An object with velocity $ v$ has kinetic energy:

$\displaystyle E_{\textrm{kin}}=\frac{1}{2}M v^2$ (1)

If the object is also rotating around an axis going through its center of mass (CM in the figure), then it also has rotational energy:

$\displaystyle E_{\textrm{rot}}=\frac{1}{2}I_{CM} \omega^2$ (2)

Here $ I_{\textrm{CM}}$ is the moment of inertia of the cylinder around an axis going through the center of mass, and $ \omega$ is called the angular velocity.

Click here to learn more about the moment of inertia and about angular velocity.

We take a hollow cylinder with outer radius $ R$, inner radius $ R_i$, length $ l$ and mass $ M$ and we place this cylinder on top of an inclined plane with inclination angle $ \alpha$ and height $ h$ . If we release the cylinder it shall have no initial velocity, because all of its energy is still in potential energy:

$\displaystyle E_{\textrm{pot}}=M g h$ (3)

where $ g$ is the acceleration of gravity (on earth about $ g=9.81m/s^2$). When the cylinder starts rolling, it will loose potential energy and gain kinetic and rotational energy. At the end of the inclined plane all potential energy will have been transfered into kinetic and rotational energy. In this process there is no loss or gain of energy (if we neglect friction), so we can write down:

$\displaystyle E_{\textrm{init}}$ $\displaystyle = E_{\textrm{final}}$    
$\displaystyle Mgh$ $\displaystyle = \frac{1}{2}M v^2 + \frac{1}{2}I_{\textrm{CM}} \omega^2$ (4)

To solve these equations we need a relationship between $ v$ and $ \omega$. If the cylinder may not slip during its rolling then:

$\displaystyle v = \omega R \Rightarrow \omega =\frac{v}{R}$ (5)

Substituting into 4 gives:

$\displaystyle Mgh$ $\displaystyle = \frac{1}{2}M v^2 + \frac{1}{2}I_{\textrm{CM}} \frac{v^2}{R^2}$    
$\displaystyle 2gh$ $\displaystyle = v^2 + \frac{I_{\textrm{CM}}}{M}\frac{v^2}{R^2}$    
$\displaystyle v$ $\displaystyle = \sqrt{ \frac{2gh}{1+I_{\textrm{CM}}/(MR^2) }}$ (6)

Now all we need to know is the $ I_{\textrm{CM}}$ of the hollow cylinder:

$\displaystyle I_{\textrm{CM}}=\frac{1}{2}M \left(R_i^2+R^2\right)$ (7)
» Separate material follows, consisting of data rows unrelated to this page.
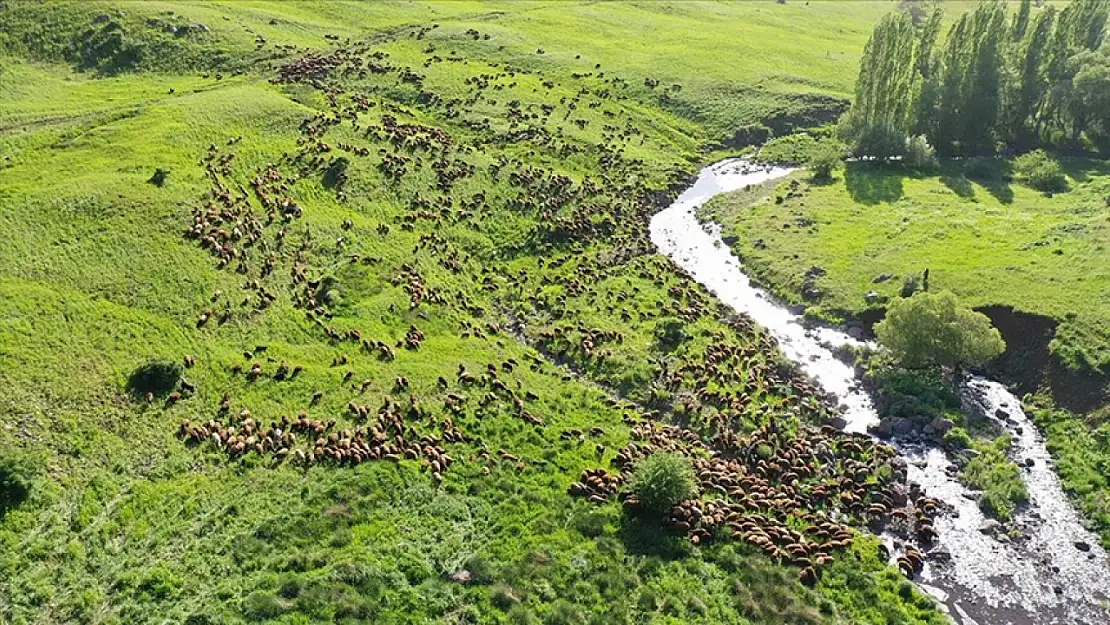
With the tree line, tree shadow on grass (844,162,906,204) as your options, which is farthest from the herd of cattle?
the tree line

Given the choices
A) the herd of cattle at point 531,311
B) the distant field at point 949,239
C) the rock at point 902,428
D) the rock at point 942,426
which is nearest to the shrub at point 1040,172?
the distant field at point 949,239

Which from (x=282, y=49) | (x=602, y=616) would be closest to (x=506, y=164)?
(x=282, y=49)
The moment of inertia of the solid cylinder is found by taking $ R_i=0$.

Read here how you determine the moment of inertia of a cylinder around its symmetry axis.

Substituting the moment of inertia into equation 6:

$\displaystyle v$ $\displaystyle = \sqrt{ \frac{2gh}{1+\frac{1}{2}M \left(R_i^2+R^2\right)/(MR^2) }}$    
  $\displaystyle = \sqrt{ \frac{2gh}{1+\frac{1}{2} \left(R_i^2/R^2+1\right) }}$    
  $\displaystyle = \sqrt{ \frac{4gh}{R_i^2/R^2+3 }}$    

It's clear that when $ R_i\neq0$ the velocity $ v$ will decrease. A hollow cylinder will therefore be slower than a solid one.